ARBEITSAUFTRAG 1:
Schreib aus den Einträgen die Zeilen genau ab, beginnend bei der Zeile mit „What is the extent“ und endend bei der Zeile mit „406 centimetres“. Beide Zeilen gehören dazu.

QUELLE:
============================================================
Während einige Unternehmen noch die allgegenwärtige Präsenz des Internets in Produktion und Verwaltung mit dem Sammelbegriff Industrie 4.0 verarbeiten, wird die weitere Stufe der Industrialisierung bereits vorgedacht wie Abbildung 3 zeigt. In starkes Merkmal von Industrie 5.0 wird die Zusammenarbeit mit KI-gestützten System sein. Hier arbeiten Mensch und Maschine „Hand in Hand“ und erledigen gemeinsam Aufgaben.

Abbildung 3 Industrie 5.0, Quelle [3]

Abbildung 3 Industrie 5.0, Quelle [3]

Einen Vorgeschmack der Möglichkeiten zeigt eine Demo von Google in der ein KI gestütztes System bei einem Friseur anruft und einen Termin für einen Haarschnitt abstimmt (vgl. [5]). In diesem Beispiel haben die Ingenieure des Unternehmens sogar die für Menschen typischen „äähhhs“ und weitere Füllausdrücke eingebaut. Wer sich die Zeit nimmt, das Beispiel anzuschauen, kann hier sehr schnell weitere mächtige Anwendungsfälle im Unternehmenskontext erkennen. Dreht man das obige Beispiel um und setzt die KI an die Stelle eines Call-Center-Agenten wird der Produktivitätsgewinn riesig.

Ein weiterer Bereich für digitale Assistenten steckt im Metaverse. Aktuell noch in den Kinderschuhen zeigen jedoch die Umbenennung von Facebook in „Meta“ sowie die Investments von Amazon und Microsoft, dass dort einiges zu erwarten ist.

Microsoft hat im November eine Lösung für Remote-Work vorgestellt, die 2022 eingeführt wird: Mesh für Microsoft Teams. Die Funktion kombiniert die Mixed-Reality-Funktionen mit den Produktivitätstools von Microsoft Teams, wo Menschen an virtuellen Meetings teilnehmen, Chats senden, an gemeinsamen Dokumenten zusammenarbeiten und mehr.

Abbildung 4 Meeting im Metaverse, Quelle [6]

Das Beispiel in Abbildung 4 zeigt eine Meeting-Situation eines Gespräches, in der das Gespräch in Echtzeit in die jeweilige Sprache der Teilnehmer übersetzt wird. Hier sind für die Zukunft weitere Entwicklungen für den digitalen Arbeitsplatz zu erwarten, um die typischen Berührungspunkte mit dem Unternehmen für Mitarbeiter in der virtuellen Welt noch haptischer zu gestalten.
============================================================
MATERIAL ZUR AUFGABE:

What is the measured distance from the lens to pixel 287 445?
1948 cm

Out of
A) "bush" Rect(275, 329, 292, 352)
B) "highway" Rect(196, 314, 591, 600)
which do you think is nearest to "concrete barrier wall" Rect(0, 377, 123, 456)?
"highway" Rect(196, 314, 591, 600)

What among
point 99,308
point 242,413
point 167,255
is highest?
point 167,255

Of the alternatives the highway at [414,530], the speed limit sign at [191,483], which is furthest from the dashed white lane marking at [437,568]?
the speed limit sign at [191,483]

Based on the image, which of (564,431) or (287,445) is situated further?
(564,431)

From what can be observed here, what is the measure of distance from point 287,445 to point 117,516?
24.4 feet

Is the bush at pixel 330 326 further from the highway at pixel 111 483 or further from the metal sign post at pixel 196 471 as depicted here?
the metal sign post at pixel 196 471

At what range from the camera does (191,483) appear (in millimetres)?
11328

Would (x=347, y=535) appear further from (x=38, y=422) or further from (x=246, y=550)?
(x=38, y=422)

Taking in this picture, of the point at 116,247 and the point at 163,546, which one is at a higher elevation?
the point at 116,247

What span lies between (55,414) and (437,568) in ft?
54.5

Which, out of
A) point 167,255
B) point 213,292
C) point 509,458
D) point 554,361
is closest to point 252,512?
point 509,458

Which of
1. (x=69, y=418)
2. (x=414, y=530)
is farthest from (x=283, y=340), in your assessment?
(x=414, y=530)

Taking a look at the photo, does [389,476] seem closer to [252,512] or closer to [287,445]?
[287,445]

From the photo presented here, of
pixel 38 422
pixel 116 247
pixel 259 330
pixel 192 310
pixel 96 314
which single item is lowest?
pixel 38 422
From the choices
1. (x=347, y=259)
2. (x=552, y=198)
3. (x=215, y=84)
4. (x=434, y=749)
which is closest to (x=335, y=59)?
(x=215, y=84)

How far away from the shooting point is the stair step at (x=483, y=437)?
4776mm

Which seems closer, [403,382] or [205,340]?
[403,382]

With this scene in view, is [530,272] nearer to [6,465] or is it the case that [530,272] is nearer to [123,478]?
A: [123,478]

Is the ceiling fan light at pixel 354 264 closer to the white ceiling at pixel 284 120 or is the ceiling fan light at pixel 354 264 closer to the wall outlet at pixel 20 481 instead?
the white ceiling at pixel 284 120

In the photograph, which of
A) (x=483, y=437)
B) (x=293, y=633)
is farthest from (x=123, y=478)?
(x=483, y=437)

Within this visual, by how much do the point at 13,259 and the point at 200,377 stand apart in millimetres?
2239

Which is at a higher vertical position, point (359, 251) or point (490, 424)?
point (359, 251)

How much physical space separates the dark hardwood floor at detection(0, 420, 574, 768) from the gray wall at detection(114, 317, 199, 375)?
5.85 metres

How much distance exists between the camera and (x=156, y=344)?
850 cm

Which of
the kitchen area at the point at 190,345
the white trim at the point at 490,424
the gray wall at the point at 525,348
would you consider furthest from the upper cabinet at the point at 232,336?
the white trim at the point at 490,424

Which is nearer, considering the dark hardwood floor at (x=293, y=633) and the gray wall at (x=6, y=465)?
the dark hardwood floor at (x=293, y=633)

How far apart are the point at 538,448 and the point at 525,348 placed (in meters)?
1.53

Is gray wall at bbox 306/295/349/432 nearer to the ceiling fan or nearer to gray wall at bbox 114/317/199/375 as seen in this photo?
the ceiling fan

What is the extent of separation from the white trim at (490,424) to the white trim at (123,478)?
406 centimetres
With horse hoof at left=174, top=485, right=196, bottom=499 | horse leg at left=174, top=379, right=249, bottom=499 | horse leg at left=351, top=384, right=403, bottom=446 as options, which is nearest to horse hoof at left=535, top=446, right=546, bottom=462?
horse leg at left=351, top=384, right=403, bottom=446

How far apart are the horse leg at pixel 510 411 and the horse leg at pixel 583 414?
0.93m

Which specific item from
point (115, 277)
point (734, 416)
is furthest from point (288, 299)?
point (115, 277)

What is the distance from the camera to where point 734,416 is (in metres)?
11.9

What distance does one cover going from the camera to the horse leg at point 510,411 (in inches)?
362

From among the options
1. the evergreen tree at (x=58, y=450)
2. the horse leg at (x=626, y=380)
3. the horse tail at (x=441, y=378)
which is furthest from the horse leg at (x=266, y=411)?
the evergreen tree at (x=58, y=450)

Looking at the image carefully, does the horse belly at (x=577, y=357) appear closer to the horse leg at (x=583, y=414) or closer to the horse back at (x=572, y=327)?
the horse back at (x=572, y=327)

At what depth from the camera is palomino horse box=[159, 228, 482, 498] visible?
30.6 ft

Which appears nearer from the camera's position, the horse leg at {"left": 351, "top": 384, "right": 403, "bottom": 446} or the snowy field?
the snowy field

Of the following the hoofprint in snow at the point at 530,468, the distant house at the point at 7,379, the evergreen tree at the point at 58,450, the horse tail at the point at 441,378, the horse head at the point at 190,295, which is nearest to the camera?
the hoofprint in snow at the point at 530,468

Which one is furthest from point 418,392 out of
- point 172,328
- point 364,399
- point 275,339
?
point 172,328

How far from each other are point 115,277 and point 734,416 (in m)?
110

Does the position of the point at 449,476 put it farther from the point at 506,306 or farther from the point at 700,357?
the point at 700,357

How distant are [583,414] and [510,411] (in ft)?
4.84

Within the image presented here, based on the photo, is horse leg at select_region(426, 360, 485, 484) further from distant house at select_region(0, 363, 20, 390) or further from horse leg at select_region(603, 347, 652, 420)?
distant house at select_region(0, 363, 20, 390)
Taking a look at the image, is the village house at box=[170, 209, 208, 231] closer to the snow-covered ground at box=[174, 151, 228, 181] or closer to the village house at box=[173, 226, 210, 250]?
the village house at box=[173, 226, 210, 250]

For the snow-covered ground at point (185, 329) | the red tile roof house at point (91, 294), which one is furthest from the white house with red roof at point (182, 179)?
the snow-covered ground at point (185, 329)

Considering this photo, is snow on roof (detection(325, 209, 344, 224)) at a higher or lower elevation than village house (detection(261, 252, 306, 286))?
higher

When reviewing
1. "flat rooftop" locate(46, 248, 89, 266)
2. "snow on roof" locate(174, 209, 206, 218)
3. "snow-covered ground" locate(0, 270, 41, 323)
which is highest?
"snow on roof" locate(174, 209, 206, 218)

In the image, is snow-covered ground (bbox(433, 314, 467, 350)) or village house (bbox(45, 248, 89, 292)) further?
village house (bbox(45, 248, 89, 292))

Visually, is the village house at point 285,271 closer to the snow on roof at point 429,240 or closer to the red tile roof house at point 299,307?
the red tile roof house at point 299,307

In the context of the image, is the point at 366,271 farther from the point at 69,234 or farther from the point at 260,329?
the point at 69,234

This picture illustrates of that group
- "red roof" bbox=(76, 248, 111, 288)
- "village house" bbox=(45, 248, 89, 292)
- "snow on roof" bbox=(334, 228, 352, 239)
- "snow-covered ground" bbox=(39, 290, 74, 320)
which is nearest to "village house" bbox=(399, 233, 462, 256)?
============================================================
ARBEITSAUFTRAG 2:
Stimmen diese Aussagen mit dem Text über Industrie 5.0 überein? Antworte bei jeder mit Ja oder Nein und zitiere die Worte aus dem Text, die das entscheiden.
(a) Microsoft hat Mesh für Microsoft Teams im November vorgestellt.
(b) In der Demo von Google ruft das KI-System bei einer Zahnarztpraxis an.
(c) Im Meeting-Beispiel aus Abbildung 4 wird das Gespräch in Echtzeit übersetzt.

LÖSUNG 1:
What is the extent of separation from the white trim at (490,424) to the white trim at (123,478)?
406 centimetres

LÖSUNG 2:
(a) Ja: „Microsoft hat im November eine Lösung für Remote-Work vorgestellt, die 2022 eingeführt wird: Mesh für Microsoft Teams.“
(b) Nein: „bei einem Friseur anruft und einen Termin für einen Haarschnitt abstimmt“
(c) Ja: „in der das Gespräch in Echtzeit in die jeweilige Sprache der Teilnehmer übersetzt wird“